● **WORK REQUEST**: Scan the data below and state how many of its lines contain the word "United", giving only the figure.

● **SUPPLIED DATA**:
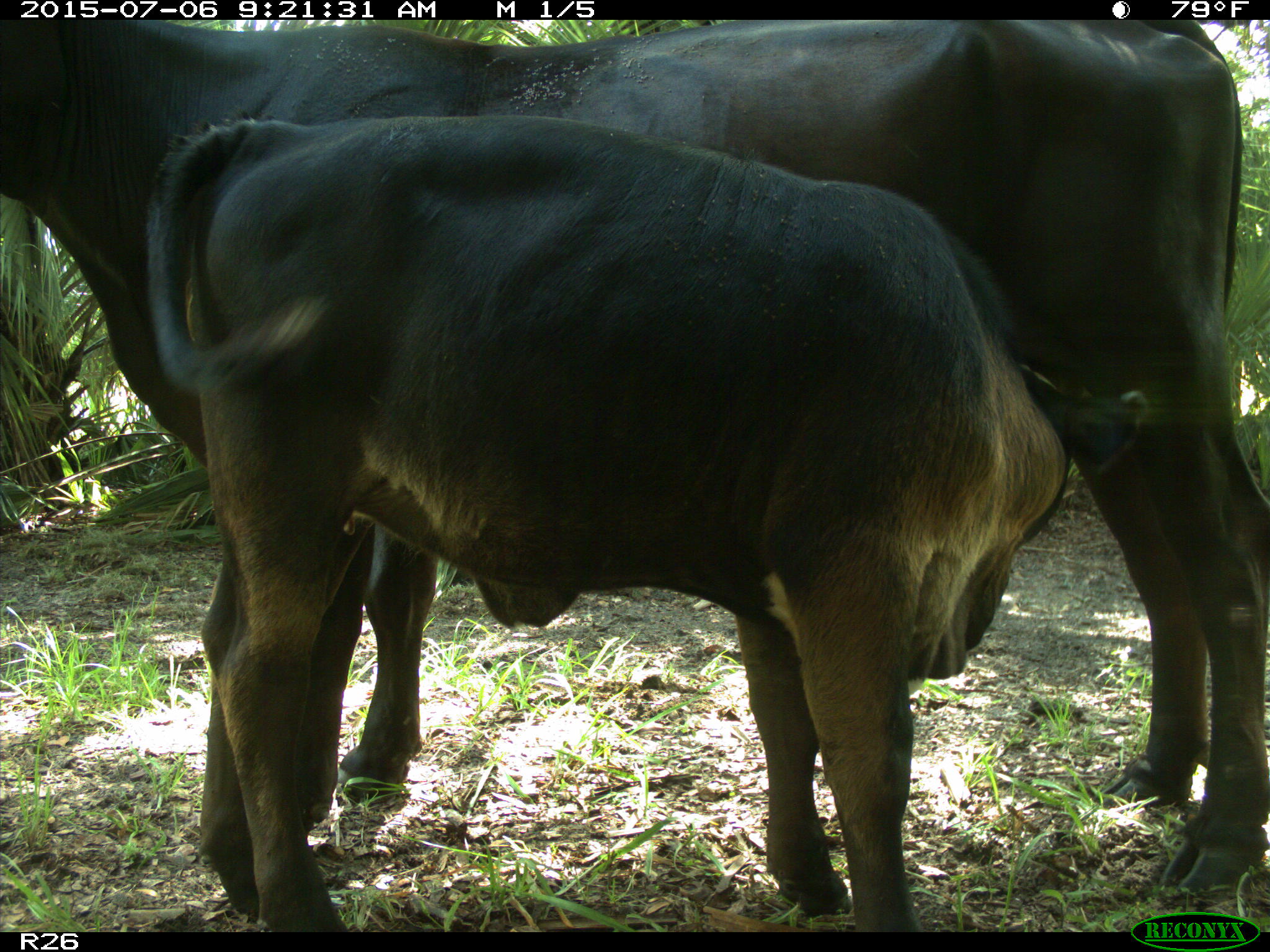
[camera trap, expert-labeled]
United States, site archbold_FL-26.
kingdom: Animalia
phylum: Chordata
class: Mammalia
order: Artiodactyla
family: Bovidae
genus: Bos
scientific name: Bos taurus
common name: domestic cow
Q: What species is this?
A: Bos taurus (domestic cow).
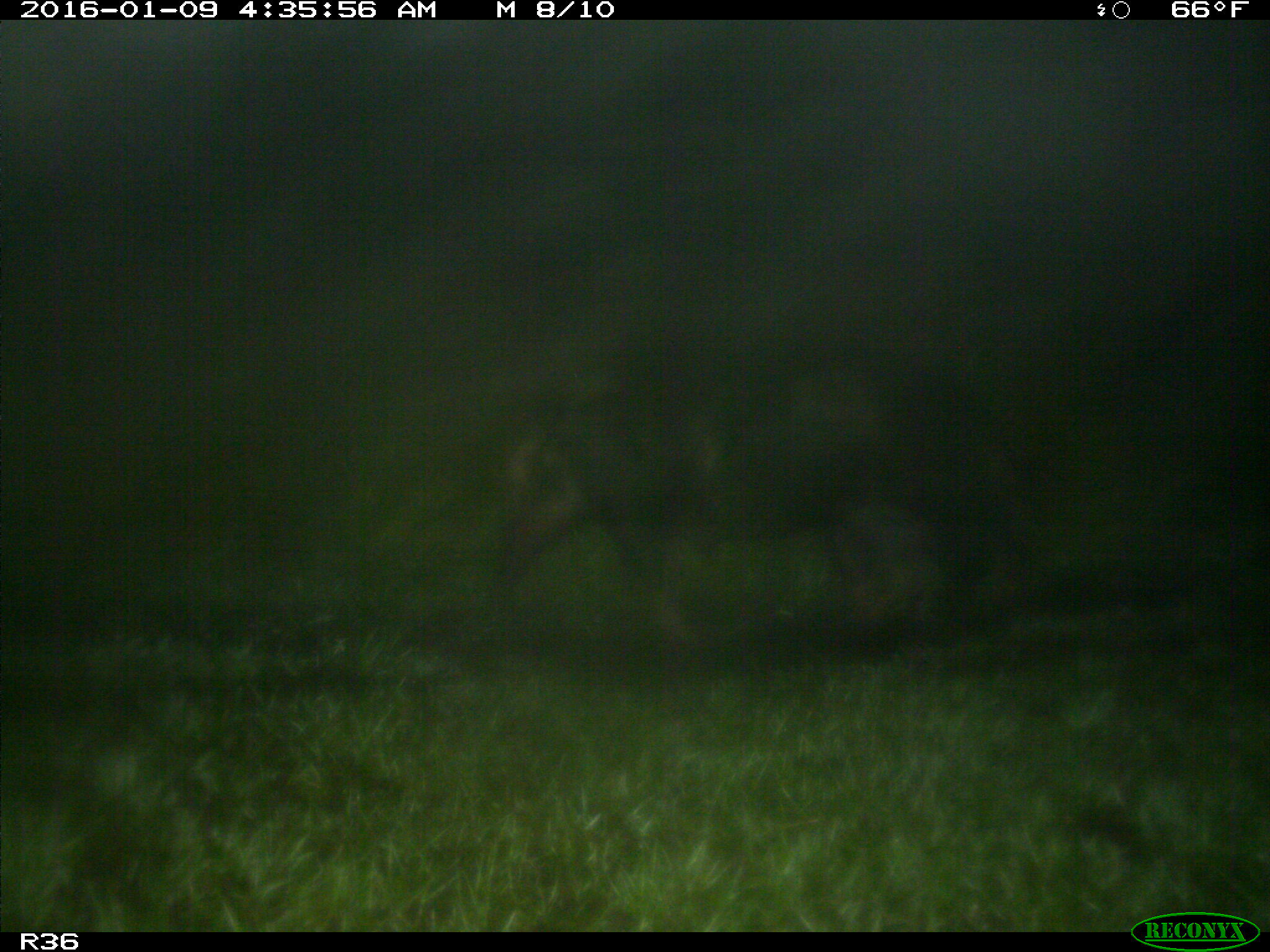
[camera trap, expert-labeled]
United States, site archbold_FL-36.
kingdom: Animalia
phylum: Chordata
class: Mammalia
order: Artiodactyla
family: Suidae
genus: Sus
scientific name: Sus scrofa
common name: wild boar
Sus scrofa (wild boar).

--

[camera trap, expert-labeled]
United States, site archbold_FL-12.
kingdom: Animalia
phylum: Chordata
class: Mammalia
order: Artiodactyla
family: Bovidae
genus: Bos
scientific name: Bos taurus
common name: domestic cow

● **EXPECTED ANSWER**: 3